Özet:
1970’lerde ortaya çıkan tükenmişlik sendromu fiziksel ve ruh sağlığını ve finansal
durumu etkilemesi nedeniyle birçok çalışan için potansiyel bir risk haline gelmiştir.
Öğretimden akademik yayıncılığa kadar çeşitli görevleri yerine getiren
akademisyenlerin de tükenmişlikle karşılaşmaları kaçınılmazdır. Bu araştırmada
akademisyenlerin tükenmişlik düzeylerinin öz-anlayış, cinsiyet, medeni durum,
ekonomik durum, çalışma yılı ve sahip oldukları akademik unvan değişkenleri
açısından incelenmesi amaçlanmaktadır. Bu amaç doğrultusunda, araştırmaya
İstanbul ilinden 201 kadın (%53.3) ve 176 erkek (%46.7) olmak üzere toplam 377
akademisyen katılmıştır. Katılımcıların 164’ü bekar (%43.5) 213’ü (%56.5) evlidir.
Araştırmada, Ergin (1992) tarafından Türkçe’ye uyarlanan “Maslach Tükenmişlik
Ölçeği”, Deniz, Kesici ve Sümer (2008) tarafından Türkçe’ye uyarlanan “Öz-Anlayış
Ölçeği” ile “Kişisel Bilgi Formu” verileri toplamak amacıyla kullanılmıştır. Verilerin
analizinde bağımsız örneklem t-testi, Güvenilirlik testi, Pearson korelasyon analizi,
tek yönlü varyans analizi (ANOVA), basit regresyon analizi ve Tukey testi
kullanılmıştır. Araştırma sonucunda akademisyenlerin öz-anlayış düzeylerinin
tükenmişlik düzeylerini olumsuz yönde anlamlı yordadığı bulunmuştur. Bu sonuca
ilişkin, öz-anlayışın tükenmişlik düzeyine ilişkin toplam varyansın yaklaşık %35’ini
açıklamaktadır. Araştırmadan elde edilen bulgular akademisyenlerin tükenmişlik
düzeylerinin cinsiyet ve sahip oldukları akademik unvan değişkenlerine göre anlamlı
farklılaştığını göstermektedir.
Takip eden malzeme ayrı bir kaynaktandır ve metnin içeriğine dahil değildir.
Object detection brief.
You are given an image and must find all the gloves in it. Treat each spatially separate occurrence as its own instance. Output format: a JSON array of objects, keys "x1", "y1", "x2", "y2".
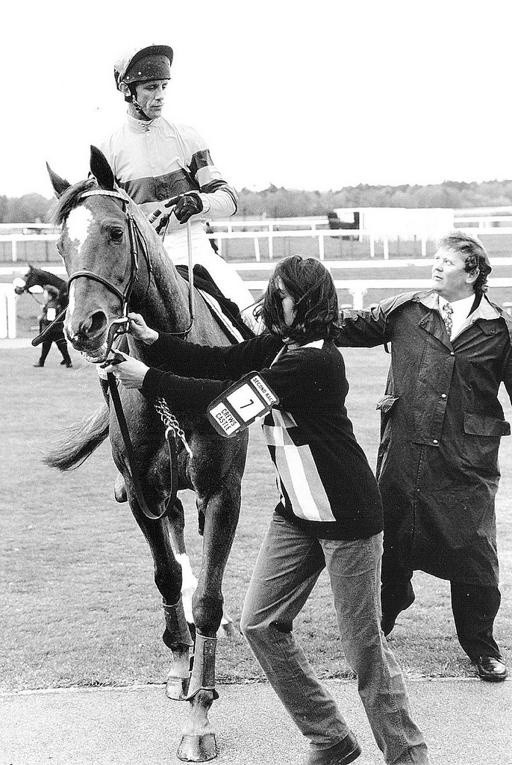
[{"x1": 165, "y1": 193, "x2": 203, "y2": 224}]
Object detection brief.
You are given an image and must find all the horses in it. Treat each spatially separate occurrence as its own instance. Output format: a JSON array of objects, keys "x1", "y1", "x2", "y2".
[
  {"x1": 40, "y1": 144, "x2": 251, "y2": 764},
  {"x1": 10, "y1": 258, "x2": 66, "y2": 314}
]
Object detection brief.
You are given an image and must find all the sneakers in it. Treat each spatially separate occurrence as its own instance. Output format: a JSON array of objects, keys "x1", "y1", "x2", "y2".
[{"x1": 307, "y1": 730, "x2": 361, "y2": 765}]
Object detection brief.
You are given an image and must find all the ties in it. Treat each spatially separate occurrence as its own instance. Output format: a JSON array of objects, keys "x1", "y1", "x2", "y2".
[{"x1": 442, "y1": 303, "x2": 453, "y2": 342}]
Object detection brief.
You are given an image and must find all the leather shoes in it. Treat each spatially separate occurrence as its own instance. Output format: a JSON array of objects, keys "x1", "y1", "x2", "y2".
[
  {"x1": 475, "y1": 654, "x2": 507, "y2": 682},
  {"x1": 381, "y1": 591, "x2": 415, "y2": 637}
]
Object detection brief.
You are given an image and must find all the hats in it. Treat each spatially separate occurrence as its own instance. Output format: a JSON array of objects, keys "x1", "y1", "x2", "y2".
[{"x1": 114, "y1": 42, "x2": 173, "y2": 90}]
Buna göre, erkek akademisyenlerin toplam
tükenmişlik düzeylerinin kadın akademisyenlerden daha yüksek olduğu saptanmıştır.
Araştırmada, öğretim üyeleri ve araştırma görevlilerinin toplam tükenmişlik
düzeyleri öğretim görevlilerinden daha yüksek bulunmuştur. Akademisyenlerin
tükenmişlik düzeyleri ile medeni durum, ekonomik durum ve çalışma yılı
değişkenleri arasında ise anlamlı bir ilişki ortaya çıkmamıştır. Araştırma bulguları ve
gelecek araştırmalar için öneriler alanyazı ve önceki çalışmalar dikkate alınarak
sunulmuştur.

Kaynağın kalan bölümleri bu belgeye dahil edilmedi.